§ **Task**: Write out every one of the records below word for word, leaving out the pictures.

========================================

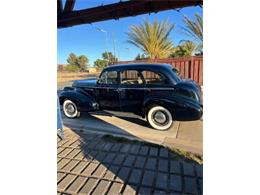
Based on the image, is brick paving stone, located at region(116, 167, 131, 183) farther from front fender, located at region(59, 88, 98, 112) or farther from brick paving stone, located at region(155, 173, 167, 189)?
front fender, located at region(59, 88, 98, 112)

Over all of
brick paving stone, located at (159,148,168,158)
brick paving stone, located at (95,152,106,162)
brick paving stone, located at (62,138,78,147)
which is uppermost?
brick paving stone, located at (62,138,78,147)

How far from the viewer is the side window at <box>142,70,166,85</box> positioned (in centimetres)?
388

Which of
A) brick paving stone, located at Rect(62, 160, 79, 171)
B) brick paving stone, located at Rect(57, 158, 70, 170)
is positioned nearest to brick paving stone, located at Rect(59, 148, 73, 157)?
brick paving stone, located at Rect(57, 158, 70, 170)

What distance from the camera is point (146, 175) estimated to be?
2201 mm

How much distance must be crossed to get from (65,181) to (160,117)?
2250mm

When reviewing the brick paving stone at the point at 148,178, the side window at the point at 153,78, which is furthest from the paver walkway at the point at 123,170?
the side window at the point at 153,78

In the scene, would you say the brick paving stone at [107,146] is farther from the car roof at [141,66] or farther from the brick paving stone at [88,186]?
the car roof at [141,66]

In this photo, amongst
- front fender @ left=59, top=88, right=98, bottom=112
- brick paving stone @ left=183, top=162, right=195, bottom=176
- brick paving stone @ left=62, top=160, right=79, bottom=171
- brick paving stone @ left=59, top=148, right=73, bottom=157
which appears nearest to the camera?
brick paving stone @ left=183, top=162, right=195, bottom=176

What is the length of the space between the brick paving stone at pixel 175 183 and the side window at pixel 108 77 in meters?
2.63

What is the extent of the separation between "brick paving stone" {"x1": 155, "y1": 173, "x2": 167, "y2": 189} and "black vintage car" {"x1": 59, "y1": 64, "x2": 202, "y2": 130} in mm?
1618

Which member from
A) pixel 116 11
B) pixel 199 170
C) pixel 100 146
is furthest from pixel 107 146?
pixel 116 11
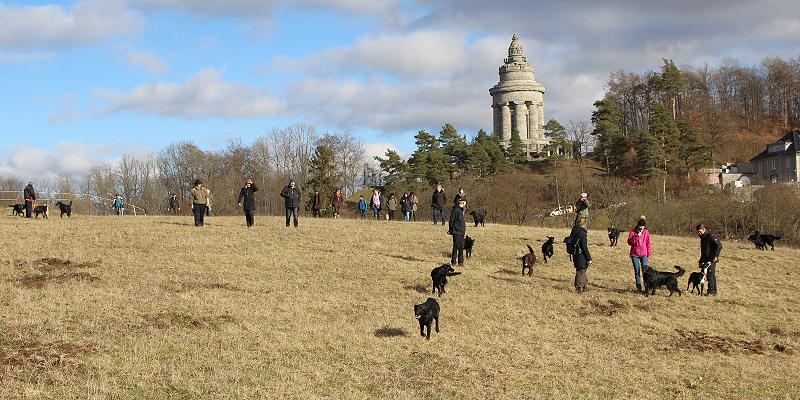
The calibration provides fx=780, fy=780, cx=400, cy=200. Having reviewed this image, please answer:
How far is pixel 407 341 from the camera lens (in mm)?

========================================

§ **Output for this exercise**:
Based on the image, is brick paving stone, located at region(116, 167, 131, 183) farther from front fender, located at region(59, 88, 98, 112) or farther from brick paving stone, located at region(155, 173, 167, 189)?
front fender, located at region(59, 88, 98, 112)

Over all of
brick paving stone, located at (159,148,168,158)
brick paving stone, located at (95,152,106,162)
brick paving stone, located at (62,138,78,147)
which is uppermost?
brick paving stone, located at (62,138,78,147)

How far from the viewer is the side window at <box>142,70,166,85</box> positioned (in centimetres)?
388

Which of
A) brick paving stone, located at Rect(62, 160, 79, 171)
B) brick paving stone, located at Rect(57, 158, 70, 170)
is positioned nearest to brick paving stone, located at Rect(59, 148, 73, 157)?
brick paving stone, located at Rect(57, 158, 70, 170)

What distance from the camera is point (146, 175) estimated to be?
2201 mm

How much distance must be crossed to get from (65,181) to (160,117)?
2250mm

When reviewing the brick paving stone at the point at 148,178, the side window at the point at 153,78, which is furthest from the paver walkway at the point at 123,170?
the side window at the point at 153,78

In the scene, would you say the brick paving stone at [107,146] is farther from the car roof at [141,66] or farther from the brick paving stone at [88,186]?
the car roof at [141,66]

In this photo, amongst
- front fender @ left=59, top=88, right=98, bottom=112
- brick paving stone @ left=183, top=162, right=195, bottom=176
- brick paving stone @ left=62, top=160, right=79, bottom=171
- brick paving stone @ left=59, top=148, right=73, bottom=157
which appears nearest to the camera?
brick paving stone @ left=183, top=162, right=195, bottom=176

What is the length of the space between the brick paving stone at pixel 175 183 and the side window at pixel 108 77 in meters?
2.63

What is the extent of the separation between "brick paving stone" {"x1": 155, "y1": 173, "x2": 167, "y2": 189} and "black vintage car" {"x1": 59, "y1": 64, "x2": 202, "y2": 130} in mm?
1618

Which member from
A) pixel 116 11
B) pixel 199 170
C) pixel 100 146
is furthest from pixel 107 146?
pixel 116 11
The calibration provides fx=780, fy=780, cx=400, cy=200. Having reviewed this image, please answer:
How far is pixel 407 341 from the camera lens (in mm)?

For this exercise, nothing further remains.